Sidestepping the dictionary definition of the term, respondents were asked if they believed the recession is over. Nearly three-quarters — 74 percent — said no, four points higher than in the first quarter and just a point below the year-ago response level. The percentage saying they believed the recession had run its course fell to 16 percent from 19 percent for all of 2011 as well as the first quarter of 2012.
Those earning over $100,000 represent the top 20 percent of U.S. households but their portion of consumer spending on a dollar basis is over 40 percent, a figure that has risen from about a third in the past decade. Spending in this group is dominated by ultraaffluents, those at $250,000 and up, who tend to spend two to three times more than the “lowest affluents,” referred to at Unity as HENRYs — “high earners not rich yet” with household incomes of $100,000 to $249,999.

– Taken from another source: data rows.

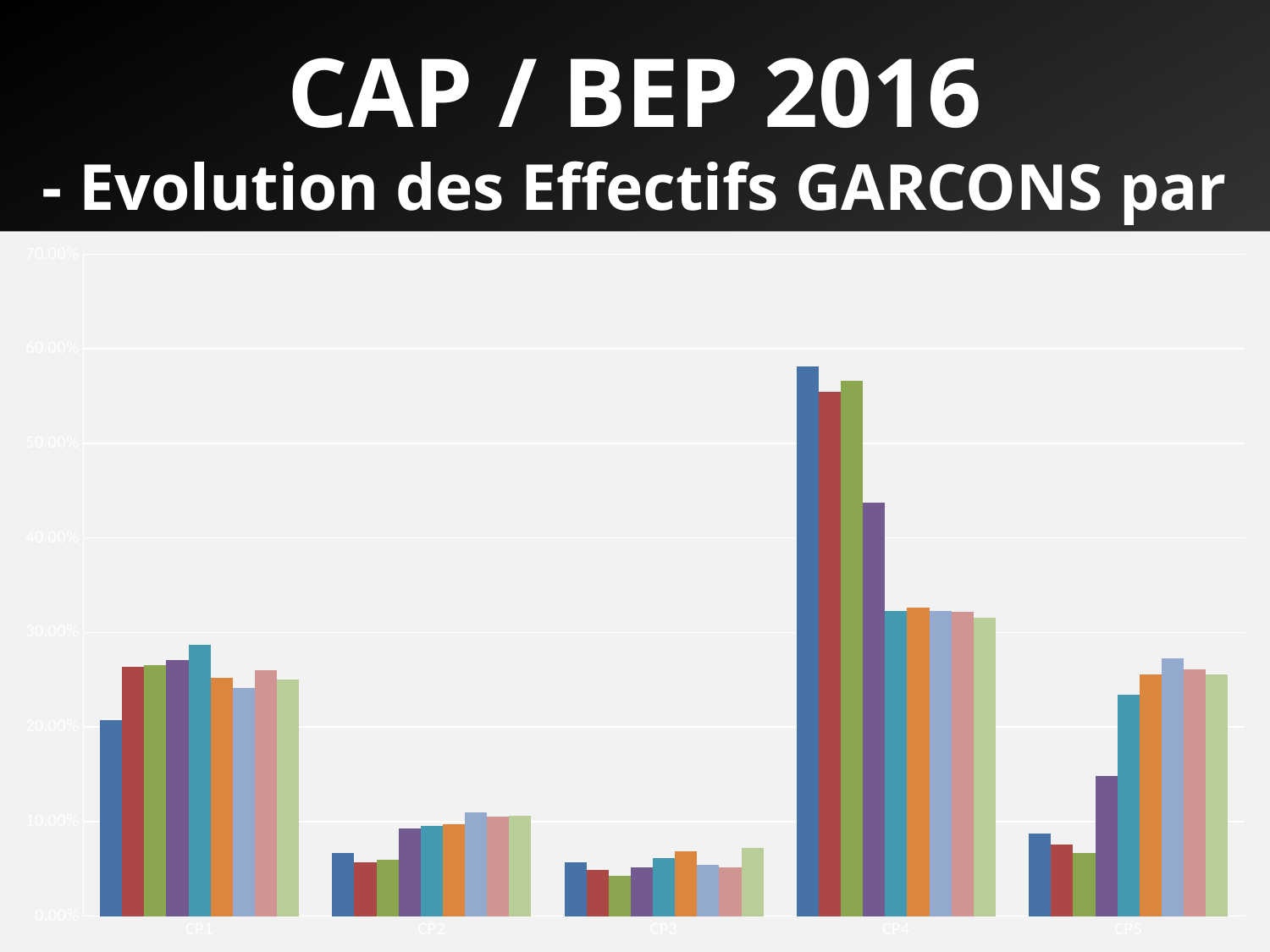
What is the main title at the top of the slide? CAP / BEP 2016 Is the value of the first (blue) bar for CP5 greater or less than 10.00%? less Which category has the tallest bar in the chart? CP4 How many bars are plotted for each category in the chart? 9 What kind of chart is shown on the slide? bar chart Is the value of the first (blue) bar for CP4 greater or less than 50.00%? greater Is the value of the first (blue) bar for CP1 greater or less than 30.00%? less Which is larger, the first (blue) bar for CP1 or the first (blue) bar for CP2? CP1 What is the highest value shown on the y axis of the chart? 70.00% Which is larger, the first (blue) bar for CP4 or the first (blue) bar for CP1? CP4 How many categories are shown on the x axis of the chart? 5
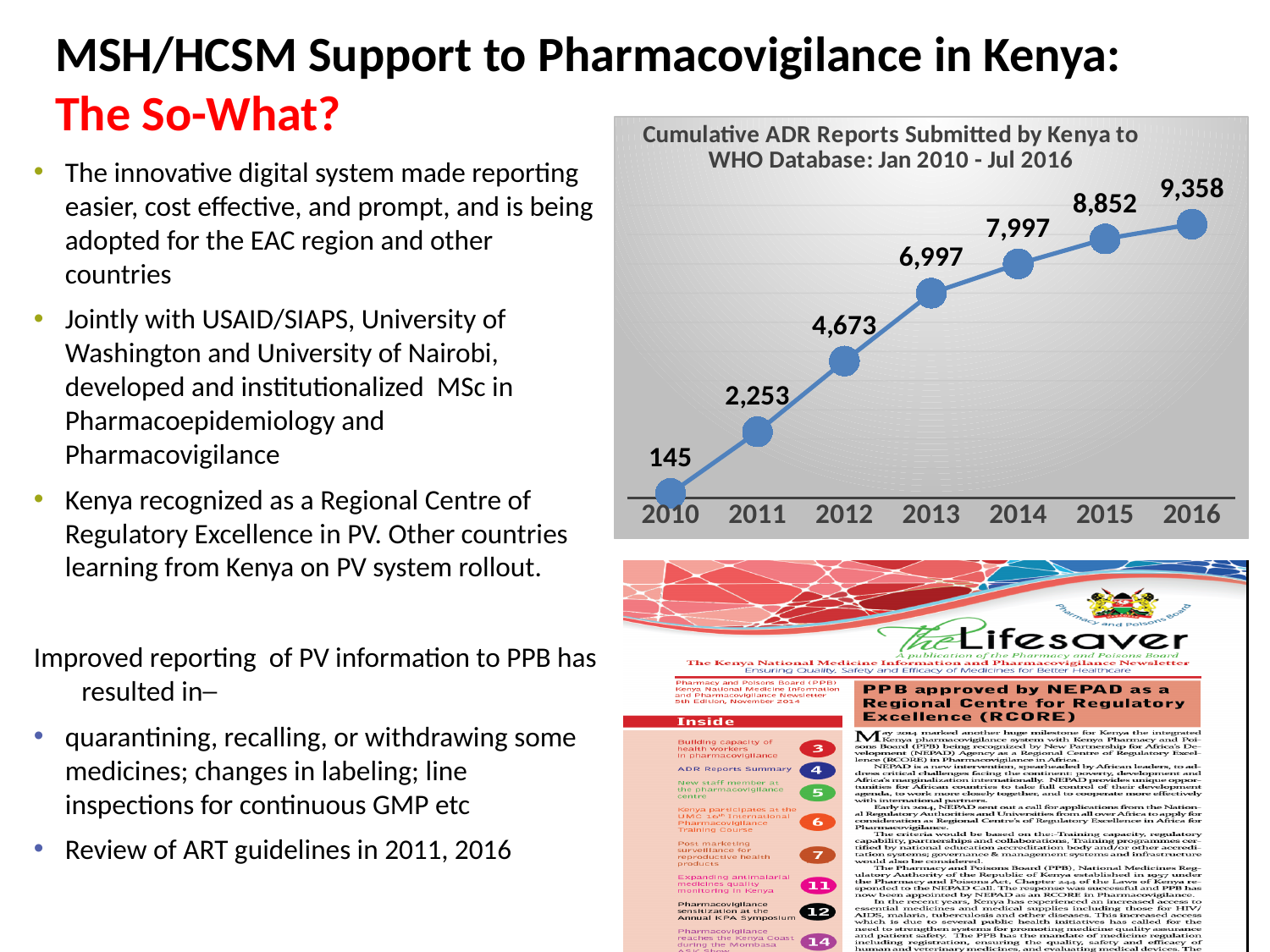
What is the title of the chart on the slide? Cumulative ADR Reports Submitted by Kenya to WHO Database: Jan 2010 - Jul 2016 Which year has the highest cumulative ADR report value on the chart? 2016 What is the cumulative number of ADR reports shown for 2013? 6,997 What is the cumulative number of ADR reports shown for 2016? 9,358 What kind of chart is used to show the cumulative ADR reports? Line chart What is the cumulative number of ADR reports shown for 2010? 145 Which year has a larger cumulative ADR report value, 2014 or 2013? 2014 How many years are plotted on the chart? 7 What is the difference between the cumulative ADR reports for 2016 and 2015? 506 Do the cumulative ADR report values rise or fall from 2010 to 2016? Rise Which year has the lowest cumulative ADR report value on the chart? 2010 What is the difference between the cumulative ADR reports for 2012 and 2011? 2,420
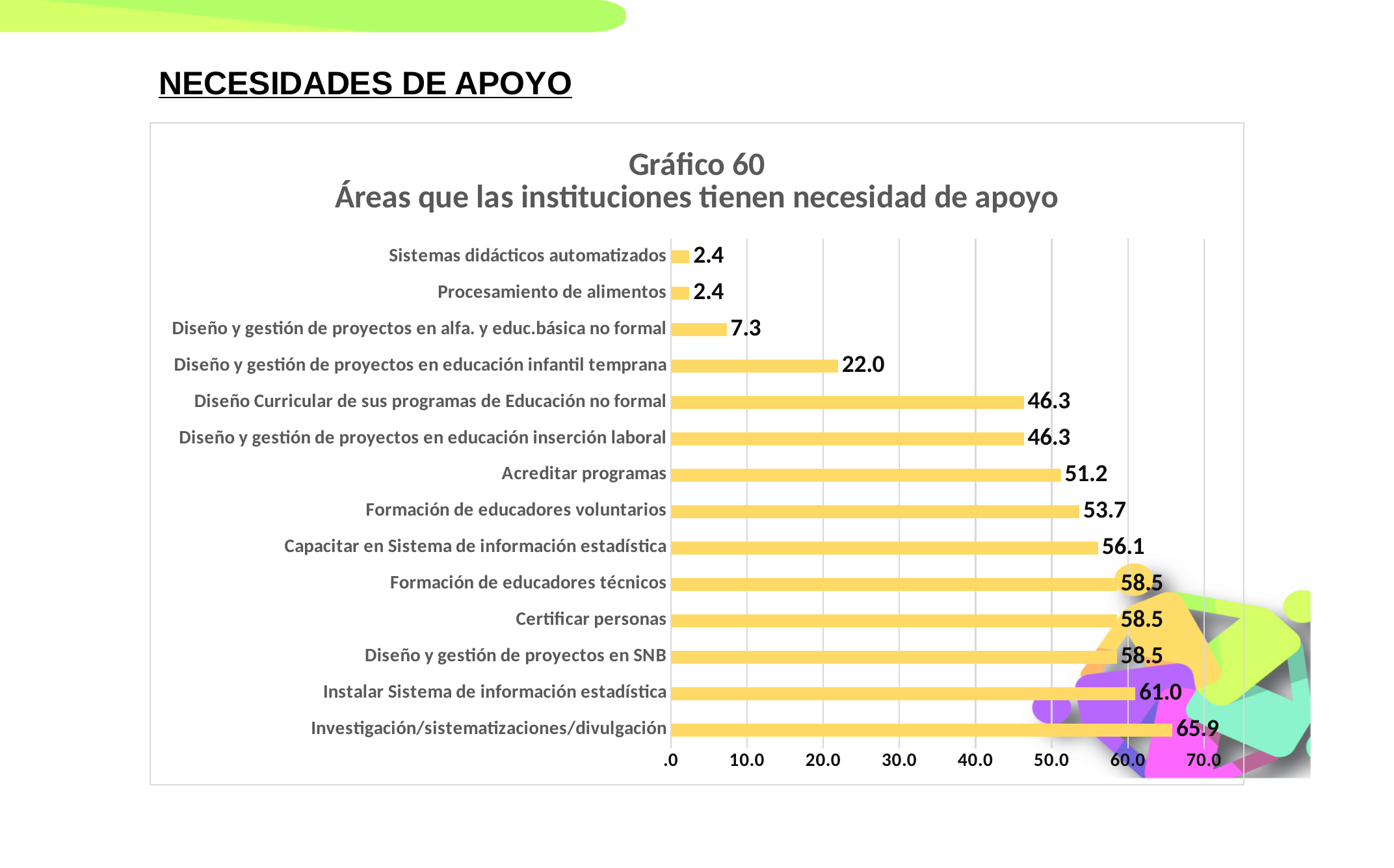
Is the value for Formación de educadores técnicos greater or less than 50.0? greater Which is larger, the value for Acreditar programas or the value for Diseño Curricular de sus programas de Educación no formal? Acreditar programas What is the value for Formación de educadores voluntarios? 53.7 What is the title of the chart? Gráfico 60 Áreas que las instituciones tienen necesidad de apoyo How many categories are shown in the chart? 14 What is the difference between the values for Investigación/sistematizaciones/divulgación and Diseño y gestión de proyectos en alfa. y educ.básica no formal? 58.6 What is the value for Investigación/sistematizaciones/divulgación? 65.9 What is the value for Diseño y gestión de proyectos en educación infantil temprana? 22.0 What kind of chart is shown on the slide? bar chart What is the difference between the values for Instalar Sistema de información estadística and Capacitar en Sistema de información estadística? 4.9 Which category has the highest value? Investigación/sistematizaciones/divulgación What is the value for Acreditar programas? 51.2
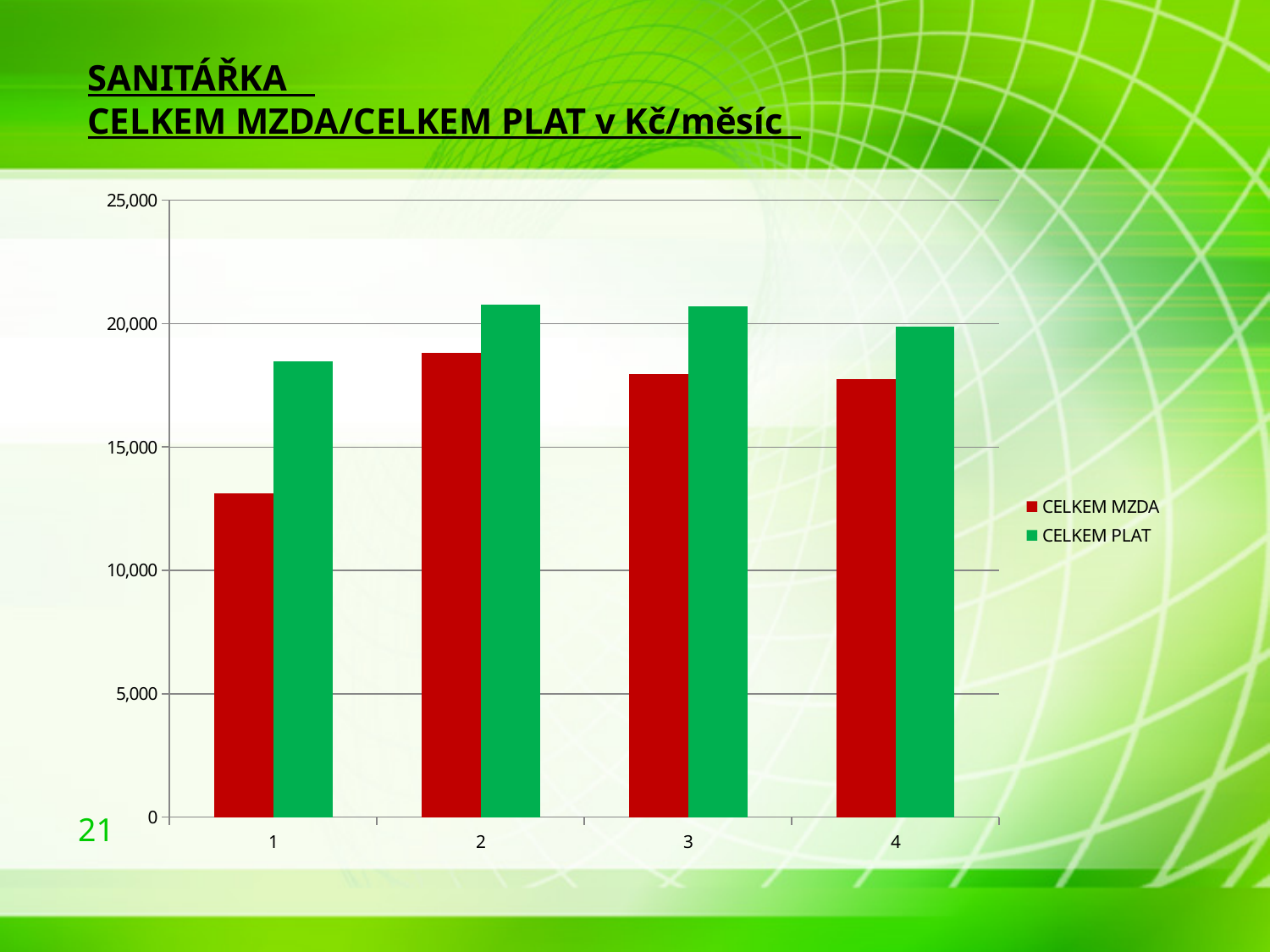
What is the title of the chart on the slide? SANITÁŘKA CELKEM MZDA/CELKEM PLAT v Kč/měsíc What are the two series named in the legend? CELKEM MZDA and CELKEM PLAT How many categories are shown on the x axis? 4 Is the CELKEM MZDA value for category 1 greater or less than 15,000? less What kind of chart is shown on the slide? bar chart Does the CELKEM MZDA value rise or fall from category 2 to category 4? fall Is the CELKEM PLAT value for category 2 greater or less than 20,000? greater Which category has the lowest value for CELKEM MZDA? 1 In category 1, which is larger: CELKEM MZDA or CELKEM PLAT? CELKEM PLAT How many series does the legend list? 2 Which category has the highest value for CELKEM MZDA? 2 Which category has the lowest value for CELKEM PLAT? 1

The HENRYs may pose the biggest challenge for premium brands. In the days before the recession and its immediate aftermath, they were a key component of “aspirational” spending. “They’ve taken a hit to their wealth and earning potential as a result of the recession and ongoing weakness in the U.S. economy,” Danziger said, citing pressure on recent financial results from Coach Inc. and Tiffany & Co.
The average income of respondents was $274,800 with a median net worth of $817,000 and an average age of 44.8 years. The survey has been conducted quarterly since 2004.